Omaha, NE – Fortunately, this is just one of the many myths surrounding bankruptcy. When someone cannot pay their debts anymore, filing for bankruptcy may be their best option. Their debts will be discharged and with a little help from experienced lawyers, they’ll be able to keep most of their assets.

What type of bankruptcy do I qualify for?

First of all, you must learn about the two types of bankruptcy available. On the one hand, there’s Chapter 7, which does involve selling your property to cover your debt. This refers only to non-exempt property and you must seek counsel from skilled Omaha bankruptcy lawyers to understand how exemptions work. 

On the other hand, if you file under Chapter 13 you don’t have to sell anything. Instead, the court will issue a 3-5-year plan allowing you to pay your debt in monthly installments. 

Your lawyers will check for what type of bankruptcy you qualify for. Chapter 7 is for people whose annual income is below the median income in Nebraska. Just to give you an example, in 2020, the median income for a 3-person family was $85,929. These figures are regularly updated for inflation so you should ask your lawyers about them. 

Can I keep my house when filing for bankruptcy in Nebraska?

Unlike other states, Nebraska does not recognize federal exemptions. If you file for bankruptcy in Omaha, you must use Nebraska’s bankruptcy exemptions.
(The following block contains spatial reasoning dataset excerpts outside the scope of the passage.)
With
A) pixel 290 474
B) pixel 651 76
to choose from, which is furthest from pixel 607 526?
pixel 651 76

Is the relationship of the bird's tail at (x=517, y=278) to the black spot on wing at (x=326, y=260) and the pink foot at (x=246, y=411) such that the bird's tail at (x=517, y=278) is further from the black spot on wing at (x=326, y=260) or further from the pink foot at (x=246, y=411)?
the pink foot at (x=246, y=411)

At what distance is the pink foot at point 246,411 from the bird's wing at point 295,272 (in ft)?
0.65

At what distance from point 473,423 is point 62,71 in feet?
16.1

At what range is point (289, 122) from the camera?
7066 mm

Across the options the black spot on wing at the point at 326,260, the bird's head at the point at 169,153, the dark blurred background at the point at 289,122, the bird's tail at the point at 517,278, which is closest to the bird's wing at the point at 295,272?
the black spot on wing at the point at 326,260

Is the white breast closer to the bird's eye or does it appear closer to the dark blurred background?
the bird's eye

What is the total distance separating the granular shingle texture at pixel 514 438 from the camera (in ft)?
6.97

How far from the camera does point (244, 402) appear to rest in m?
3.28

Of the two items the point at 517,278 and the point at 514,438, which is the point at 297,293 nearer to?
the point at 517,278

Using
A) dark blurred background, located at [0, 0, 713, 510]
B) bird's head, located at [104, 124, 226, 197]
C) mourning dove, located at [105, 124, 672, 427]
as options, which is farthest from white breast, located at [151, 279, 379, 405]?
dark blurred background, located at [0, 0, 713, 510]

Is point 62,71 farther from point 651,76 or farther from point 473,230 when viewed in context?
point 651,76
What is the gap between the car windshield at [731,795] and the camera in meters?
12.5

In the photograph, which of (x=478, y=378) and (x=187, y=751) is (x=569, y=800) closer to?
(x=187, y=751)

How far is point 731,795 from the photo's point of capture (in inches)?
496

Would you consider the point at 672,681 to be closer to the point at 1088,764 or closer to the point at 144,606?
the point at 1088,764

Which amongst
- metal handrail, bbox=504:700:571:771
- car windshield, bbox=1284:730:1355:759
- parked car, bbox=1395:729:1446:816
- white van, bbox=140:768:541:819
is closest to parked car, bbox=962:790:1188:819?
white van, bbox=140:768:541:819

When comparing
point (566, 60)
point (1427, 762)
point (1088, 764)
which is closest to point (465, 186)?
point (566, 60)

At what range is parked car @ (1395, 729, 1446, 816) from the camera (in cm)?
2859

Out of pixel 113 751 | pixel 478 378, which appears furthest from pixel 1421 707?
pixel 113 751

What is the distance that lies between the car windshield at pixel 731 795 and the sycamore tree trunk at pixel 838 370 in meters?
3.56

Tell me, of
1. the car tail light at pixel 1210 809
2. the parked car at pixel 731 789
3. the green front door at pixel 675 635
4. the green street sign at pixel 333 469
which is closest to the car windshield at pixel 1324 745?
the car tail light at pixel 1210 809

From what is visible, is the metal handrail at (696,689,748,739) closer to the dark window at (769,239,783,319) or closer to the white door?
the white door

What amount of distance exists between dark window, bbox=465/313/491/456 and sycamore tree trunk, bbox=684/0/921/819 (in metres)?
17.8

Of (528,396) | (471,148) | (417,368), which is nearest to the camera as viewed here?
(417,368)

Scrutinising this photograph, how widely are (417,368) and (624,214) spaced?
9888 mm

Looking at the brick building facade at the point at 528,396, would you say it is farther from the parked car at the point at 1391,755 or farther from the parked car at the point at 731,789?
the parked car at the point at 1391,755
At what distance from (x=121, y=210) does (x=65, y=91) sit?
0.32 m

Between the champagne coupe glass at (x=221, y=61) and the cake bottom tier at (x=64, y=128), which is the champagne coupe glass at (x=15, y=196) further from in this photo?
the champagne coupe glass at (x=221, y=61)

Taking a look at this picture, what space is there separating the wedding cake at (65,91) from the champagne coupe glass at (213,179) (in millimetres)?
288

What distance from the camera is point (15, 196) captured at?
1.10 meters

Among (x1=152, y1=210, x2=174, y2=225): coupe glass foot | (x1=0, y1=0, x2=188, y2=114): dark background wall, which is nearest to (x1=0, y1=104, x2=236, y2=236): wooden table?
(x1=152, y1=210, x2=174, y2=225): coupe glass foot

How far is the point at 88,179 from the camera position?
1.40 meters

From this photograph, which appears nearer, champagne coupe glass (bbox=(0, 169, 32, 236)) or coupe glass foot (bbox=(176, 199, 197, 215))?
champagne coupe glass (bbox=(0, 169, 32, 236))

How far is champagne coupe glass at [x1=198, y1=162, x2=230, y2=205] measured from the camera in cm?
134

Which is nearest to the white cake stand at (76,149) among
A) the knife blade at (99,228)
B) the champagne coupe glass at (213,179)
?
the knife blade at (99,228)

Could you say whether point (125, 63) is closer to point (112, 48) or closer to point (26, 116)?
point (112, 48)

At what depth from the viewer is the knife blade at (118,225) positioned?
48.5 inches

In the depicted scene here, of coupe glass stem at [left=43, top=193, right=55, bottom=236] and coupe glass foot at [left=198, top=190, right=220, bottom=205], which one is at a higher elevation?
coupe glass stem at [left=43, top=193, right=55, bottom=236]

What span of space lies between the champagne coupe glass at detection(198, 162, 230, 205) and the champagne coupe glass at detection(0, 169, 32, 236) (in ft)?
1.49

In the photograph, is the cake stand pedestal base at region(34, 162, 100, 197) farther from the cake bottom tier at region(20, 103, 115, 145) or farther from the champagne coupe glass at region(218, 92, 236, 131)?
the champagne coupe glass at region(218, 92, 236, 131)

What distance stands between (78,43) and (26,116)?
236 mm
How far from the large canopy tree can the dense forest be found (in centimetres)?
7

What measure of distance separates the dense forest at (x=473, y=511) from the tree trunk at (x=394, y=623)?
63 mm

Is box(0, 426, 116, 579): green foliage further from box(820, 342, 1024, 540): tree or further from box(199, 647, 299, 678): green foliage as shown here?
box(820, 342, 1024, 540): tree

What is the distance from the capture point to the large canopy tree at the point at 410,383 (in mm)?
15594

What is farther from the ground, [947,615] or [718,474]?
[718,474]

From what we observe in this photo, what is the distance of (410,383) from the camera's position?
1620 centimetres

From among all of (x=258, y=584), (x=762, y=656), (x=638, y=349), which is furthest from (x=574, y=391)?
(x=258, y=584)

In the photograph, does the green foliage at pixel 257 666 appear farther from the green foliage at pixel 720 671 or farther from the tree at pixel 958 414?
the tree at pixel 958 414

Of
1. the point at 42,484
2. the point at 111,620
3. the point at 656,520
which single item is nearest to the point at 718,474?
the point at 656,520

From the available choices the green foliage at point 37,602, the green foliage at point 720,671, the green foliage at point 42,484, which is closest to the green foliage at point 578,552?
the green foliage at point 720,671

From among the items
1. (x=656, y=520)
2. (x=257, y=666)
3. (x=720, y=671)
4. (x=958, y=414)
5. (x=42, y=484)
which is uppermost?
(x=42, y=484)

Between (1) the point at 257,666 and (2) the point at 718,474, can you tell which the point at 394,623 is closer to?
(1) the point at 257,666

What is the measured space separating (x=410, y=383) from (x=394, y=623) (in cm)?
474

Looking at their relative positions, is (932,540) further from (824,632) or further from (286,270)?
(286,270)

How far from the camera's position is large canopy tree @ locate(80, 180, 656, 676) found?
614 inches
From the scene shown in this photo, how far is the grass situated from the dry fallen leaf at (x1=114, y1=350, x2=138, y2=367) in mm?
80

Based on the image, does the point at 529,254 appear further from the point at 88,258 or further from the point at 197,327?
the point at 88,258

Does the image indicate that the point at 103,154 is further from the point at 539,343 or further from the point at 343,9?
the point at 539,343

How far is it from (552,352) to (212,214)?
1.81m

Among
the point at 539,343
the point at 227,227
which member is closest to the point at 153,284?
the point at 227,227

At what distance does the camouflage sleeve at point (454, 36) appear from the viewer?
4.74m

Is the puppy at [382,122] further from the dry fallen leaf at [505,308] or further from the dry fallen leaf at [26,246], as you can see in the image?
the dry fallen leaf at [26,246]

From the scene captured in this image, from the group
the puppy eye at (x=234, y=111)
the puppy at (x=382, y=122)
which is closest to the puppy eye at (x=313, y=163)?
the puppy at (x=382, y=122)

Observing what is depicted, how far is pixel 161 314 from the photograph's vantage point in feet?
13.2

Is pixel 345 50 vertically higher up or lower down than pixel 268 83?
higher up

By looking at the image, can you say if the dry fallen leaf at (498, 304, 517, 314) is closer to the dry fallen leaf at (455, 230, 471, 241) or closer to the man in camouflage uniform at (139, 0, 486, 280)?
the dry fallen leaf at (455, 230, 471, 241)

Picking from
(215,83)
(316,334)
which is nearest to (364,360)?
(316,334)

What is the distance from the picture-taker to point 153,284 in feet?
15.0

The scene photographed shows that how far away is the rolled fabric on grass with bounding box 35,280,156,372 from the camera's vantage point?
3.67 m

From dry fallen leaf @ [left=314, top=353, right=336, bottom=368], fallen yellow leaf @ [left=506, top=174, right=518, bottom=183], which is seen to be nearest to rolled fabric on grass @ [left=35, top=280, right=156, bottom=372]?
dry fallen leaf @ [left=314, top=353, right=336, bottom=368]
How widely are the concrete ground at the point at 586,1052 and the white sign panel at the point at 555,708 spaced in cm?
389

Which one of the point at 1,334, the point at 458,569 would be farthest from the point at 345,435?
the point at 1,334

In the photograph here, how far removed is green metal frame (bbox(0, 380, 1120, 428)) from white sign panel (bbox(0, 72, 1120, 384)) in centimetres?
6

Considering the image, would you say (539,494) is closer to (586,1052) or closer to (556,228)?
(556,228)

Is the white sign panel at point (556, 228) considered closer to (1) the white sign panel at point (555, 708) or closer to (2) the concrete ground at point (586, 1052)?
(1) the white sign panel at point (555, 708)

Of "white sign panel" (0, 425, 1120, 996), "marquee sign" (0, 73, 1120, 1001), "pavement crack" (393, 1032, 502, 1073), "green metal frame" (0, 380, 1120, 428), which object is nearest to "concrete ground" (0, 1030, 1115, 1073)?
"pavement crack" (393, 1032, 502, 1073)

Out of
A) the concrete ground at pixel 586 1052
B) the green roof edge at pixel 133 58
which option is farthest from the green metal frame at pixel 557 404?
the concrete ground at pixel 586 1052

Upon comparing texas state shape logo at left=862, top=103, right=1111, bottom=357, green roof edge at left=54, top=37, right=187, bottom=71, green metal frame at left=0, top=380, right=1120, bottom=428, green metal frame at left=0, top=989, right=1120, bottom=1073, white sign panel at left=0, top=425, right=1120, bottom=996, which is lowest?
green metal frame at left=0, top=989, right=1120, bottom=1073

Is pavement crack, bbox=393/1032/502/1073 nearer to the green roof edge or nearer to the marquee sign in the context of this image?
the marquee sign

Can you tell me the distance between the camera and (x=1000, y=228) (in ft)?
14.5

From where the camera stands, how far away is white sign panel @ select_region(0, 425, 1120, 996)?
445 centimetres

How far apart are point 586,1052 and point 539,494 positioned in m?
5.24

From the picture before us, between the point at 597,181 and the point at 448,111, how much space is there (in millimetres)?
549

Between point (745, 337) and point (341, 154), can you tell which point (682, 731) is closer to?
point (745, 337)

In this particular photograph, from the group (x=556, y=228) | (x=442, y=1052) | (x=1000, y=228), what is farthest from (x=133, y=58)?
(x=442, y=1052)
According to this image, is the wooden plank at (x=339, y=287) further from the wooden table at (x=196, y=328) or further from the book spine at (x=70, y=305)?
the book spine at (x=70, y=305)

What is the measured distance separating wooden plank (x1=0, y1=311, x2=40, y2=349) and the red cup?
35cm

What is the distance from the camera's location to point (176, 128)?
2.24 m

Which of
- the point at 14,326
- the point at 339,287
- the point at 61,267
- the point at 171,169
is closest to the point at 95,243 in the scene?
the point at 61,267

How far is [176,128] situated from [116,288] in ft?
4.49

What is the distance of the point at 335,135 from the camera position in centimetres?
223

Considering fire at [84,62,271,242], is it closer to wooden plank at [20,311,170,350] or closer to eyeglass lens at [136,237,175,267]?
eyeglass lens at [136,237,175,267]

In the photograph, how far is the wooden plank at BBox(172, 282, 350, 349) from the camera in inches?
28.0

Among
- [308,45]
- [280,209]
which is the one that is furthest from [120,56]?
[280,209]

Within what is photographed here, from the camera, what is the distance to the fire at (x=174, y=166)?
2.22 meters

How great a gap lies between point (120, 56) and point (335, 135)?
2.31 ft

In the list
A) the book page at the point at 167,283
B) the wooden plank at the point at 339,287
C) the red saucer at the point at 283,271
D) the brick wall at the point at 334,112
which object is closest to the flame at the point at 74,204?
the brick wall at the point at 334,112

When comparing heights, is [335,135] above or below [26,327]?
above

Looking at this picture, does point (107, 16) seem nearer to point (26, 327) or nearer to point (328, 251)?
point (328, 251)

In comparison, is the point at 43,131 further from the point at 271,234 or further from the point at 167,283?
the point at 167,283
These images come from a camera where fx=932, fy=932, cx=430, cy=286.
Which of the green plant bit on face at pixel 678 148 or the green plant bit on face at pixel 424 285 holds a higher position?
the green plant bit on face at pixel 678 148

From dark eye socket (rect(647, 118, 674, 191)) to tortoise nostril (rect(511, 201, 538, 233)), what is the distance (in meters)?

Nebraska bankruptcy lawyers say that this is actually a good deal as state exemptions are more generous than federal ones. 

According to the law, you can save your home if the equity you have in it is less than $60,000. Equity represents the difference between the current value of an asset and the amount you still owe on it. Note that the price you paid for it when you bought it doesn’t matter. The bankruptcy trustee will take into account what they can get on the property at today’s market value. 

As an example, if your house is worth $200,000 and you still owe $150,000, your equity is $50,000. This sum is entirely covered by the homestead exemption, so the trustee will let you keep the house.

In most cases, the law allows people to double the value of an exemption when filing as a couple. However, in Nebraska you cannot do this when it comes to the homestead exemption. It’s still $60,000, no matter if you file as a single person or with your spouse. 

Can I keep my car?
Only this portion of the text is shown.